Now if I want to determine whether torque is useful in predicting mpg, I’ve got a problem. The effect of torque (or any other iv) is obscured and mixed up with the effects of all the similar variables. It would be foolish for me to say that the t-statistic on torque says that torque is not useful for predicting mpg. In fact, it’s just that I can’t see the effect because the other variables are very similar. That’s the Type II error they are talking about.

I’m Da Church of the faithful, I’m Liao Fengyi, clergywoman mother should have to introduce you to me, I have seen you twice, in which time you are more impressed with everyone I guess in the back of the church at noon to eat noodle face!

JoeyD, if you got a dollar for every good explanation you have posted on here, you would have that Alfa Romeo

so the big problem with multicollinearity is that someone might throw out a good regression equation because the independent variables alone do not look significant?

JoeyD doesnt know this…but last year for L1…i made a file of JoeyD responses and sorted them by topic. Just copied and pasted the question and his answer. Its like my own little rolodex of JoeyD information. Was very useful.

Mike, I think the bigger picture with multicollinearity isn’t so much that you’d throw away a good regression equation, but more that even if the equation as a whole were pretty decent in terms of yes those variables probably are important in determining/predicting the dependent variable, you’d have a hard time trying to figure out between one or another independent variable which one really explaining the dependent since they’re all very linked (if that’s the right word)/similar to eachother.

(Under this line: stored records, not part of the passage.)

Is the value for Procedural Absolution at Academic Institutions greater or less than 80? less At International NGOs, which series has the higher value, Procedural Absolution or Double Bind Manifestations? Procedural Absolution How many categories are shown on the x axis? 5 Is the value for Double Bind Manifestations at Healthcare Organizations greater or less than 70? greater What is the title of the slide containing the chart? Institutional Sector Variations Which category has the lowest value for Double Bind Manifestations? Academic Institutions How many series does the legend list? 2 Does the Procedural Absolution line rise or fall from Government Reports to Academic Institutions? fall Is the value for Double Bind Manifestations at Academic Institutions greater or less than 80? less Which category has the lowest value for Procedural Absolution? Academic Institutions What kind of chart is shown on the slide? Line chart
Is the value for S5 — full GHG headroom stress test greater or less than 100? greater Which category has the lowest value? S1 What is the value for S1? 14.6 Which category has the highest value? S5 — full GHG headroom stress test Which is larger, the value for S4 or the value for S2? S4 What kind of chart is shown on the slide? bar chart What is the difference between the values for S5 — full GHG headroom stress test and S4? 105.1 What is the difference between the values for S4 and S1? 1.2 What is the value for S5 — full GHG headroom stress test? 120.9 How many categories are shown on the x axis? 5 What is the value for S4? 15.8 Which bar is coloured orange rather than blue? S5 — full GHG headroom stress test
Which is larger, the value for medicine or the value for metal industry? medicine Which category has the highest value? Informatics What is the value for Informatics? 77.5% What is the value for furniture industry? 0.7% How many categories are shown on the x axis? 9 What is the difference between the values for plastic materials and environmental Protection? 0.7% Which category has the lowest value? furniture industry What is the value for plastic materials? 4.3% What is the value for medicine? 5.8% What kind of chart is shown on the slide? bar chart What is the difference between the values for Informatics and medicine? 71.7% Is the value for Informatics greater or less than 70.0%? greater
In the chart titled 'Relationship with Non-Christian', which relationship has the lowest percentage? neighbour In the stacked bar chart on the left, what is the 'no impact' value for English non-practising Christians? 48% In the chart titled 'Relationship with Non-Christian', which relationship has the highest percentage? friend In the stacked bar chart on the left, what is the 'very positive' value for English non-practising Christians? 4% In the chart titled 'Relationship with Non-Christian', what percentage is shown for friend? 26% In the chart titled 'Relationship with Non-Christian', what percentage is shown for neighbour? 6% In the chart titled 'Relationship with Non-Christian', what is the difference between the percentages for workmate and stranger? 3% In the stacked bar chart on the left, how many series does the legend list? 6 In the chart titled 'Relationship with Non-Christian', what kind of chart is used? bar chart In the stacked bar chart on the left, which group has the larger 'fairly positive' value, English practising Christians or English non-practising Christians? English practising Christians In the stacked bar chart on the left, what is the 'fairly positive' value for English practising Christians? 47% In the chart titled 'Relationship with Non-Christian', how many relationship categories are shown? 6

JB- you are one OCD mo’ fo. Enjoy the cheesesteaks!

you can t let the variable mess with each other..

if we say x as a function of y and z, and that y and z are already highly correlated (cc’s in an engine and powerfor example), then you mess yourself up, but your R2 will still be good.

I think I get what you guys are saying, thanks.

I know what the texts are saying, and I think I get it for the test, but personally I just don’t see why you should worry about WHICH independent variable is explaining the dependent… as long as the overall regression explains the dependent, who cars which is the best independent and which is along for the ride?

thanks to all of u

this is the point …if you **** yourself like this the overall regression will INDICATE that it works, when in actuality it doesnt.